5. Marry Someone Less Stubbornly Addicted to Sleeping In

Choose a partner who espouses the old adage, “Early to bed, early to rise, blah, blah, blah.”

And no, this didn’t work out for me. I think early birds are annoying. I mean, your kids will wake you up for what? Five, ten years, max. But theoretically, you are married to Chatty Early Morning Chipper Pants for life. You’ll sleep in, sure—maybe even get breakfast in bed. But you have to sleep next to this person who likes to wake up early for eternity. That sounds like hell on earth to me.
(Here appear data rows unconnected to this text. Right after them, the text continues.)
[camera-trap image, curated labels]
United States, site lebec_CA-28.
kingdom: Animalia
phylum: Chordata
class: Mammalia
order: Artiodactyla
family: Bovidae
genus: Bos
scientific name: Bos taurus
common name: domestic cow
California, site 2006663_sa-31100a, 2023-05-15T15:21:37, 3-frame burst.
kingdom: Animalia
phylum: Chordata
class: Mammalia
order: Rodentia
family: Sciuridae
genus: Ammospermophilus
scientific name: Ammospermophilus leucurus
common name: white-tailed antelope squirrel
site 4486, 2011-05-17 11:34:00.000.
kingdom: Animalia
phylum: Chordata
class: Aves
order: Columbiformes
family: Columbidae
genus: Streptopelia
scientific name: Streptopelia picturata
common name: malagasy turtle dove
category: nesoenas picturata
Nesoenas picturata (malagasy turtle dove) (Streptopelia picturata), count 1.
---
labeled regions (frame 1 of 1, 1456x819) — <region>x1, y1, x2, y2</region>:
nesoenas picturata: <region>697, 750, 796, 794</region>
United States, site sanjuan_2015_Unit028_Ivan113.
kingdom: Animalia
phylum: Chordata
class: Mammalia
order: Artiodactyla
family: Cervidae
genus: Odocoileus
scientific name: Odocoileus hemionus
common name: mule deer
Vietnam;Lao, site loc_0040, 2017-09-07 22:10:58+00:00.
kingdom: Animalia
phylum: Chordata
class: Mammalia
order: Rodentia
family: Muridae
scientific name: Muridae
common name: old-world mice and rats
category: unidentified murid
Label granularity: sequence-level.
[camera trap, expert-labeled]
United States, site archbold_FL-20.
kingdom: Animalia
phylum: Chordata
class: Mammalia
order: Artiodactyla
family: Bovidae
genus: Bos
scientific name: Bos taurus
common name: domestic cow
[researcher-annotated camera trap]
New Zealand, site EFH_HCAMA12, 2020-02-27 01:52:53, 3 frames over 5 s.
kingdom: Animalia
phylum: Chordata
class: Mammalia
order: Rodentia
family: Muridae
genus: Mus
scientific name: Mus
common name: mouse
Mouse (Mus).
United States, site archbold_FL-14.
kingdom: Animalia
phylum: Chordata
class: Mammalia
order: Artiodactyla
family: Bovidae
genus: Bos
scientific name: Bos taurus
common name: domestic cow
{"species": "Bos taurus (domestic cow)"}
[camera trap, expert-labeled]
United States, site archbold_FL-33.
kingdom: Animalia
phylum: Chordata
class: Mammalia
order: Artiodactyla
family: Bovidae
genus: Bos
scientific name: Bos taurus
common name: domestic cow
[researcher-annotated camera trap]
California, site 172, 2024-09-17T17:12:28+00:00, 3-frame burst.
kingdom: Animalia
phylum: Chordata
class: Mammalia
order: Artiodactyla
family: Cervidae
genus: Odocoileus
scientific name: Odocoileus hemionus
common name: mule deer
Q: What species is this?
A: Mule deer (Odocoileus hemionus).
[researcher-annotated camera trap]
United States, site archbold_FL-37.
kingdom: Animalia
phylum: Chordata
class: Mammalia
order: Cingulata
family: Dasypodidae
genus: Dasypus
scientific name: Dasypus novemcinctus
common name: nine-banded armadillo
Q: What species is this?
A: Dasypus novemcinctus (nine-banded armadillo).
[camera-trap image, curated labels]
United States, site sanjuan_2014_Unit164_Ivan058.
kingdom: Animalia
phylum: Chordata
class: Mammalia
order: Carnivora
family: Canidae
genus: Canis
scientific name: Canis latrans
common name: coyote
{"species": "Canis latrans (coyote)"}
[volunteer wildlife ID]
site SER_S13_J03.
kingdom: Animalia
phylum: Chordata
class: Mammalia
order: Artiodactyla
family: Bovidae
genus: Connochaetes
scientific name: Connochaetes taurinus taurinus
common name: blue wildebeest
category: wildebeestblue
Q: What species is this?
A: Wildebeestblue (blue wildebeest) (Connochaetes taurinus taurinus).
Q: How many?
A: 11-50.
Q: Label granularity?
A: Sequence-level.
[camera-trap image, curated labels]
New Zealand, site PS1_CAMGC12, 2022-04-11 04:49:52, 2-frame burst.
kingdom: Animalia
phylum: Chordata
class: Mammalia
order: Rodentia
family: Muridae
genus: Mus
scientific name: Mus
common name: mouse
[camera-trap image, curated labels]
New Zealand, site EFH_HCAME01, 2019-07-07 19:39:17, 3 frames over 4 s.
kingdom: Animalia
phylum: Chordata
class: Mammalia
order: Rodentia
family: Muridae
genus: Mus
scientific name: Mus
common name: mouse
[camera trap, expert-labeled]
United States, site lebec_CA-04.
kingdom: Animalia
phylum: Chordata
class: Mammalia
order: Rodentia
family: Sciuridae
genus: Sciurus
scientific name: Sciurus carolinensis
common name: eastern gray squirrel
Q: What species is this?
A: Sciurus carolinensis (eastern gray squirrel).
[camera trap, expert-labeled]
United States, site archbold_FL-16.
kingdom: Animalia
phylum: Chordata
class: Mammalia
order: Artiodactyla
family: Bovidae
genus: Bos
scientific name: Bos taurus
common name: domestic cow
So, sure, it’s an option—just not my favorite option.

And in the end, there will still be mornings for waking up early: long car trips to Grammy’s, the real Christmas-Kwanz-ukkah-Ramadan for the next 16 years (until they follow their boyfriend to Spain to run with the bulls), and sigh, you’ll be waking up early for the first day of kindergarten for your youngest child. Because she’s your last, and this will be your last first day of kindergarten.

Yes, I get it, Jim Croce. Tomorrow they’ll want to borrow the car keys. I think about it all the time, the ephemeral nature of these halcyon days, how these moments will slip by all too fast. Occasionally I’d like to put time in a bottle, too. It’s a little bit hard to imagine we wouldn’t want to gobble up every minute with their darling footy-sleeper-pajamaed bodies before they start to smell bad, grow facial hair, and beg to sleep until noon.

It’s enough to make a girl want to start scrapbooking.

But, a little bit, I’m here to remind you that these sepia-tinted memories of their childhoods will be a whole bunch sweeter to behold if none of those photo ops begin until after 7 a.m. (8 a.m. on weekends, max).